Just a short entry today about an interesting new NBER paper
by Bronwyn Hall (Berkeley Economics) and Christian Helmers (Santa Clara Business) (behind a paywall, sorry, though most academics can download for free). The question is what happened to patenting activity when the ability to consolidate patenting in a single super-entity comes into play. Hall and Helmers consider this question in the context of the European Patent Convention, which allowed inventors to file with a single entity (the EPO) that granted patents good in any one of several member countries.

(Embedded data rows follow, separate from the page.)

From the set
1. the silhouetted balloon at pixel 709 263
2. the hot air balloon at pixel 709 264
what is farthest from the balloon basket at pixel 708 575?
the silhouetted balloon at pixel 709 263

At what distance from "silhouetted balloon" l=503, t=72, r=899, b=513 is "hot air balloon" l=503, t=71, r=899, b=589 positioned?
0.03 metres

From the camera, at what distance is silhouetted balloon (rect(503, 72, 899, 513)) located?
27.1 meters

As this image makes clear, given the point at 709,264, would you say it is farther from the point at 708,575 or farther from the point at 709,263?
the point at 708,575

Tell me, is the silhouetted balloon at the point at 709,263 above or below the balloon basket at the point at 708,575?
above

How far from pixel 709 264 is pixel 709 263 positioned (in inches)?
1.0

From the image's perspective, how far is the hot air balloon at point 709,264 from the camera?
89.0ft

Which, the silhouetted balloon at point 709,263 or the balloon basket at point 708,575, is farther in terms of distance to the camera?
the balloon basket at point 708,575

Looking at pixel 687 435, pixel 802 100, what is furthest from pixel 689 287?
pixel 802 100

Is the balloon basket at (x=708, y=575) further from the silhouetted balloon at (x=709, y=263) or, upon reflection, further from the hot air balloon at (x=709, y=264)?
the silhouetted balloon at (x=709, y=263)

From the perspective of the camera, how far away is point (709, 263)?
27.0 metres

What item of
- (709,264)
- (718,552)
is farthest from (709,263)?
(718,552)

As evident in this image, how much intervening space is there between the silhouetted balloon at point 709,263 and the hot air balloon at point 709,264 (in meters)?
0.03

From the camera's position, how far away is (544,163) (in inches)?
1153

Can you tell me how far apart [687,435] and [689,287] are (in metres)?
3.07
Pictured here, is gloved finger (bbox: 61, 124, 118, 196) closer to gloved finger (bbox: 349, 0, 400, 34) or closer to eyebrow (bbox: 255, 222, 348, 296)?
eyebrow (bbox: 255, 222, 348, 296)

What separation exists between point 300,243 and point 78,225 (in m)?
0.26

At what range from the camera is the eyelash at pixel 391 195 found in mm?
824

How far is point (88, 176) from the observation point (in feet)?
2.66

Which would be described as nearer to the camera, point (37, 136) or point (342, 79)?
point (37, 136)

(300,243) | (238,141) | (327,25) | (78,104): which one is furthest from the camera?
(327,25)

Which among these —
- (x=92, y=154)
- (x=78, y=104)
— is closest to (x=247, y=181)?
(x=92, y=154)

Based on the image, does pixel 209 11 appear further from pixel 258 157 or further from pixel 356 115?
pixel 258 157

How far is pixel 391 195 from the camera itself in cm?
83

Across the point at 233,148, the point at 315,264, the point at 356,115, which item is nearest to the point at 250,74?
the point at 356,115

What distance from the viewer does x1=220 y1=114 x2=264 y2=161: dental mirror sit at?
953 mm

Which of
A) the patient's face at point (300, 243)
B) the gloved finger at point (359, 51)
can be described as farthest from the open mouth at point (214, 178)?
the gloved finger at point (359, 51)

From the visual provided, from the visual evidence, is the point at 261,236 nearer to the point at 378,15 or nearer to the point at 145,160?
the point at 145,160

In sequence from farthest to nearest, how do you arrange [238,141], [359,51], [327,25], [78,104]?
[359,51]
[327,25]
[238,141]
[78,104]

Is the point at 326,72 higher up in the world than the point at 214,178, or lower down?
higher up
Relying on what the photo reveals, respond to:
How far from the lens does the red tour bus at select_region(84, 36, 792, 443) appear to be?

Here's the abstract of what they found:
We analyze the impact of accession to the regional patent system
established by the European Patent Convention (EPC) on 14 countries that
acceded between 2000 and 2008. We look at changes in patenting behavior
by domestic and foreign applicants at the national patent offices and
the European Patent Office (EPO). Our findings suggest a strong change
in patent filing behavior among foreigners seeking patent protection in
the accession states, substituting EPO patents for domestic patents
immediately. However, there is little evidence that accession increased
FDI by patenting foreign companies in accession countries. Moreover,
there is no discernible reaction among domestic entities in terms of
domestic filings, although we do find some evidence that applicants in
accession states increased their propensity to file patents with the EPO
post-accession. Inventor-level information suggests that the underlying
inventions originate in the accession states.
Let's unpack this a little bit. First, for those who were in EPC countries, they continued to file in their home countries and
the EPO at the same rate. It's unclear why - perhaps they wanted the extra chance at protection, or perhaps it was for vanity.
Second, in EPC countries, the rate of invention (measured by patent filings) went up, but only a small amount. But because the rates were pretty low, even a small change was a real change.
Third, foreign patent filing shifted to the EPO almost wholesale. Whereas EPC filers chose both, foreign filers seemed to appreciate the ability to get one patent to cover all countries. The implication I take from this is that EPC filers had some strong reason for that national coverage rather than some worry about overlapping protection if one patent were invalidated.
Finally, the foreign filings did not lead to much increased foreign direct investment. In other words, the EPC appears to have allowed for cost savings for foreigners, cost increases for locals (by their choice, mind you), and not much else. From the discussion in the article, one takeaway from this is that strengthening of IP rights did not necessarily increase foreign investment. It's not clear to me why we would have expected this. While strengthening IP in the way that the EPC did should make it cheaper to obtain protection, it is unclear why companies would move R&D that they already have underway to take advantage of it. After all, they are already happy with the R&D they have; the continued national filings of EPC firms imply this. The cost efficiencies alone should be enough (note also that a single source may be cheaper IP, but it may not be stronger - it may be easier to invalidate a single patent in multiple countries than multiple patents in multiple countries).
That said, if formation of the EPC were grounded on claims that, if only it were easier to get broad protection, everyone would start doing more R&D in, say, Portugal, then those claims were misguided.